Bahasa mencerminkan bangsa. Ketika bangsa bingung, apa bahasa Indonesianya untuk kata yang mereka sebutkan, maka bangsa mulai galau. Ketika bangsa galau, saat itulah bangsa mulai kehilangan jati dirinya. Saat kehilangan jati diri, keinginan selanjutnya adalah membuat  identitas diri yang baru, hingga akhirnya tak mengenal diri sendiri. Kenal adalah kata lain dari tahu. Maka tak mengenal diri sama dengan tak tahu diri. (Ini apaan sih)

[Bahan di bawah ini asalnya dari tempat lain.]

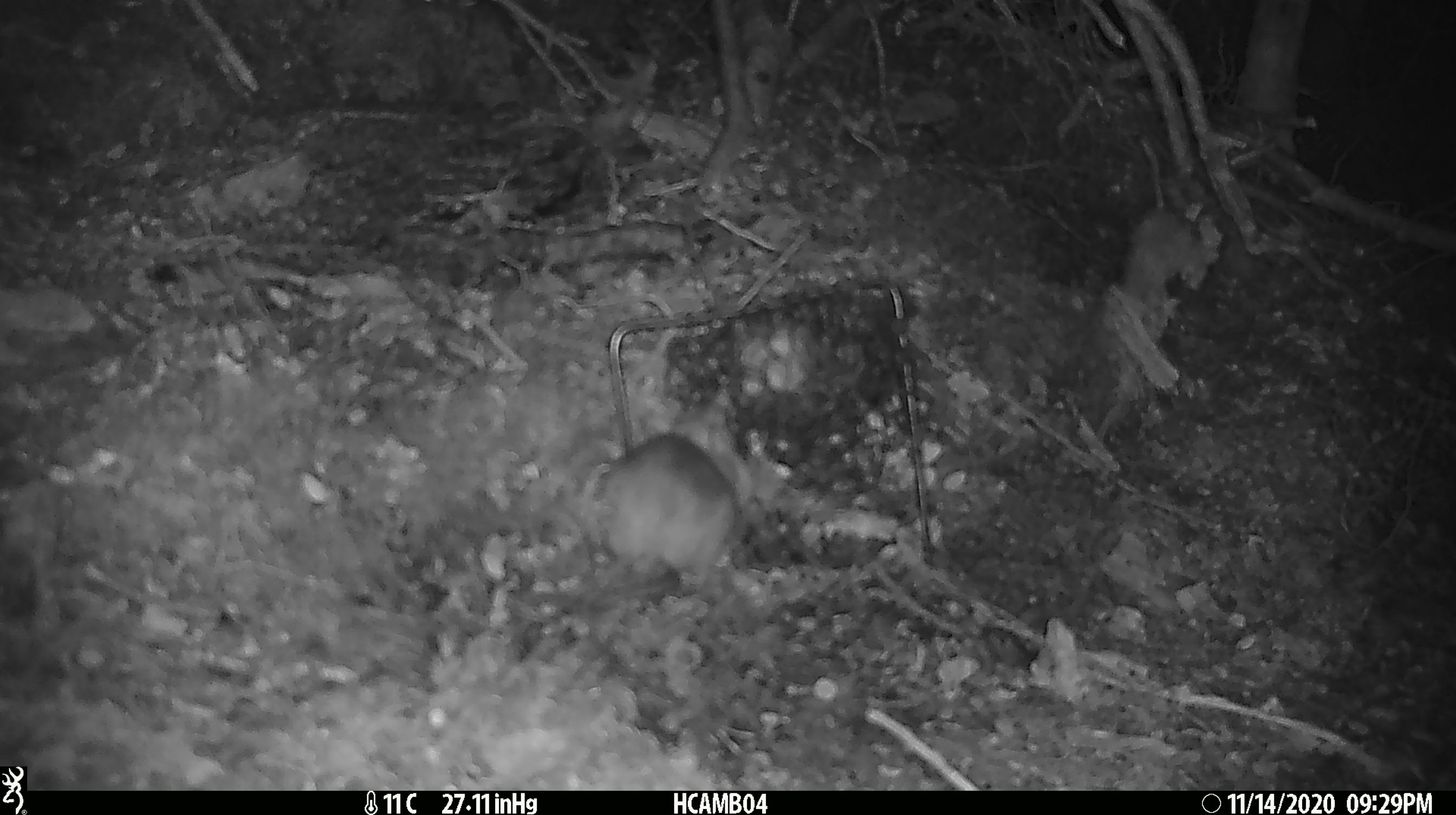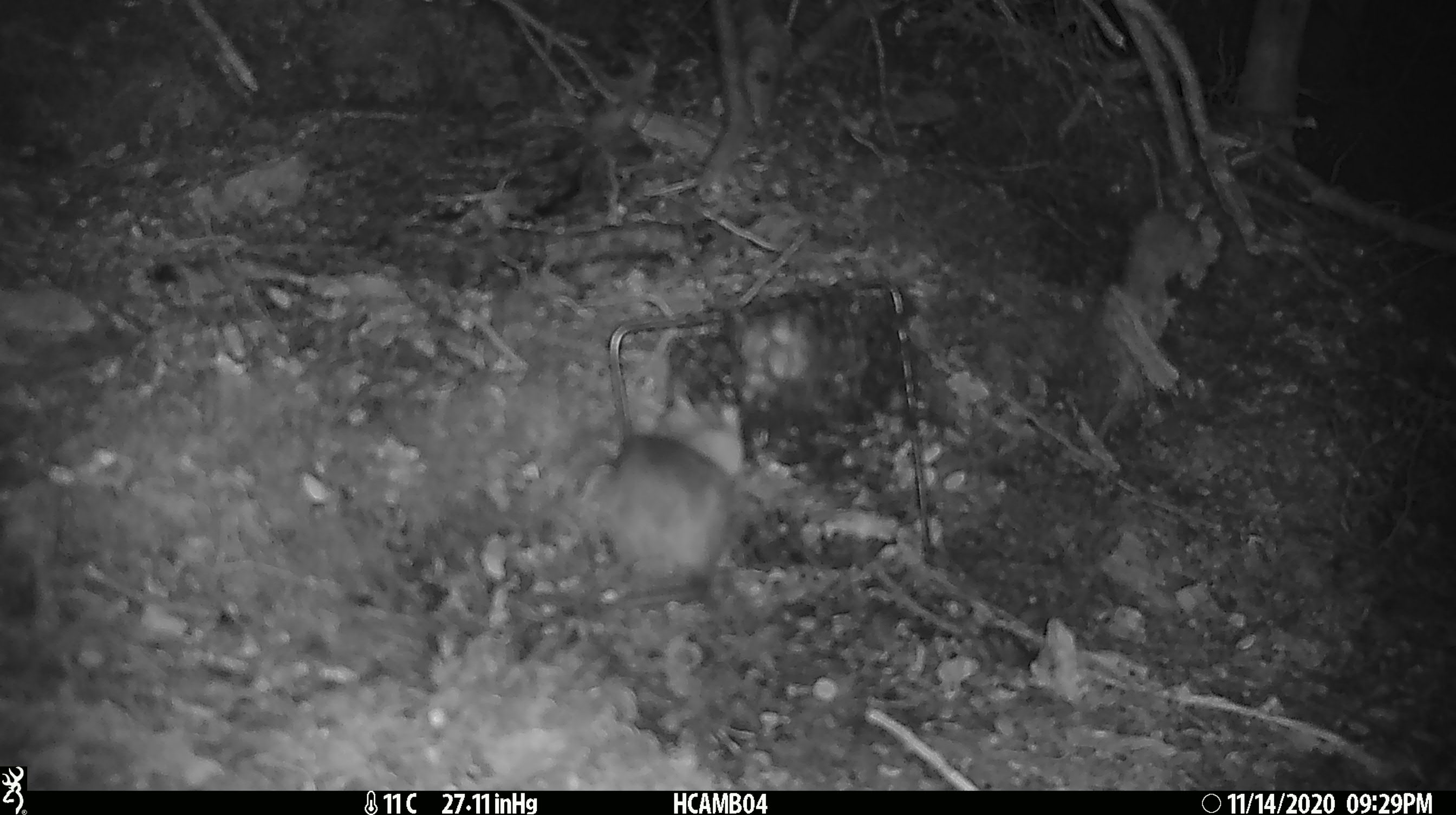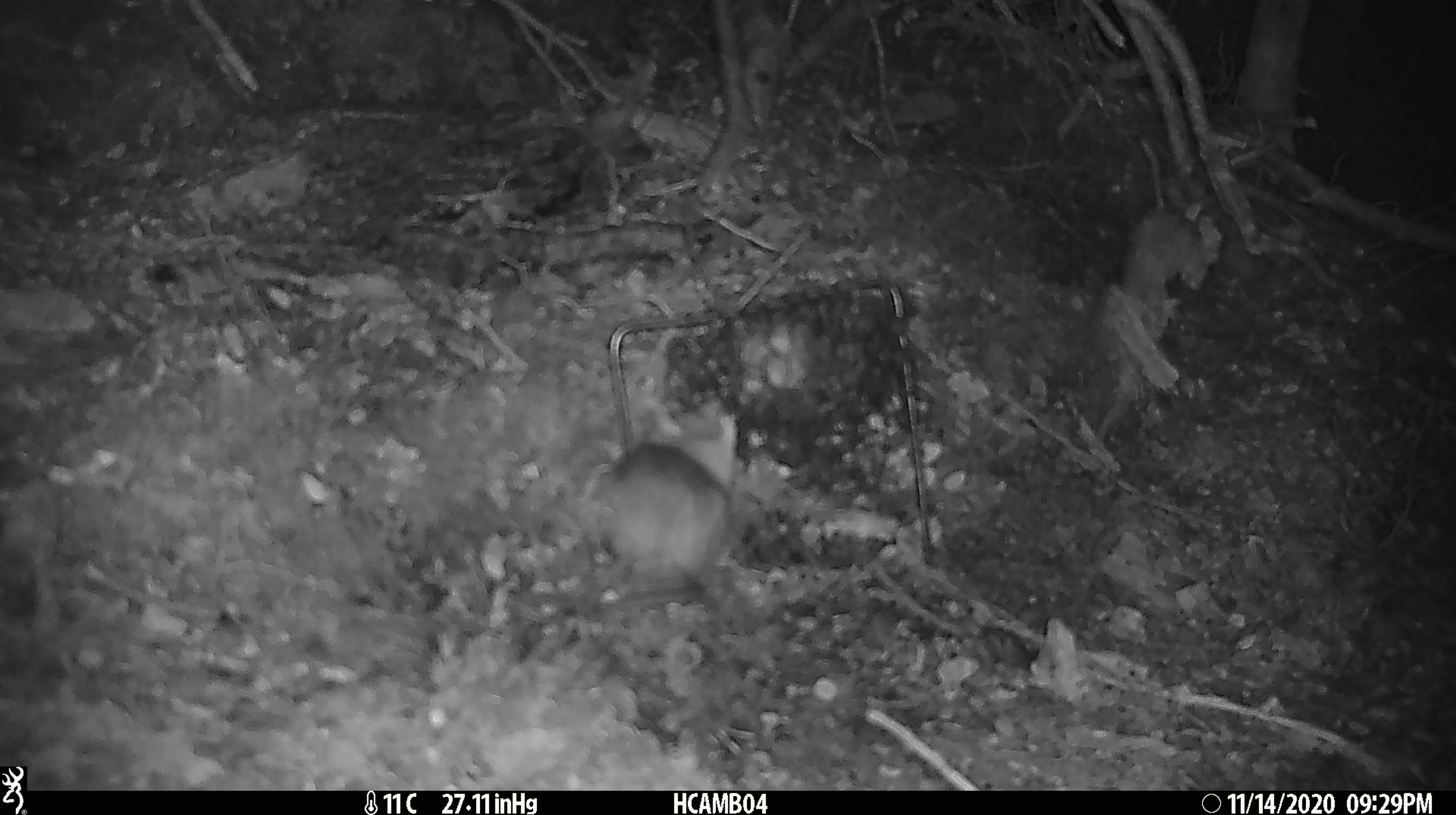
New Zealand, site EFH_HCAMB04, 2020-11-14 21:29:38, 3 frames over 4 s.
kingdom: Animalia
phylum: Chordata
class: Mammalia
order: Rodentia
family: Muridae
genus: Rattus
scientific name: Rattus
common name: rat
Rat (Rattus).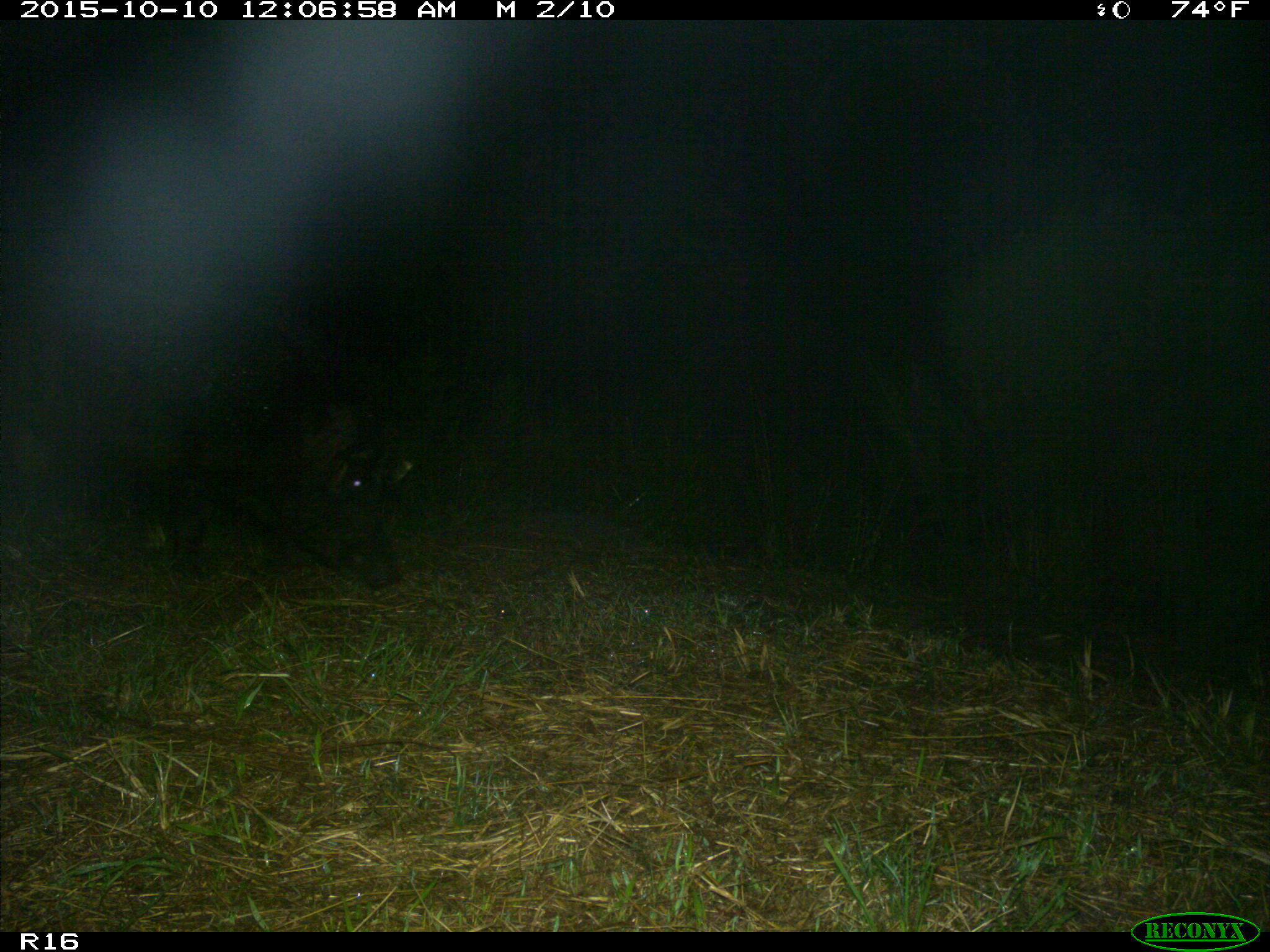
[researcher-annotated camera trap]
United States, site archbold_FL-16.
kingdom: Animalia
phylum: Chordata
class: Mammalia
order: Artiodactyla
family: Suidae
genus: Sus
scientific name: Sus scrofa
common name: wild boar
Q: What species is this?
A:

Suatu kebiasaan memang tak mudah dirubah, tapi bukan berarti tak mungkin. Sesuatu yang aneh jika dilakukan berjamaah dan terus-menerus, maka akan menjadi sesuatu yang sangat lazim . Justru hal yang semestinya dan sepatutnya malah dianggap aneh dan tak lazim. Dengan alasan beragam, ketinggalan zaman, kuno, gak up to date, gak efisien, de el el.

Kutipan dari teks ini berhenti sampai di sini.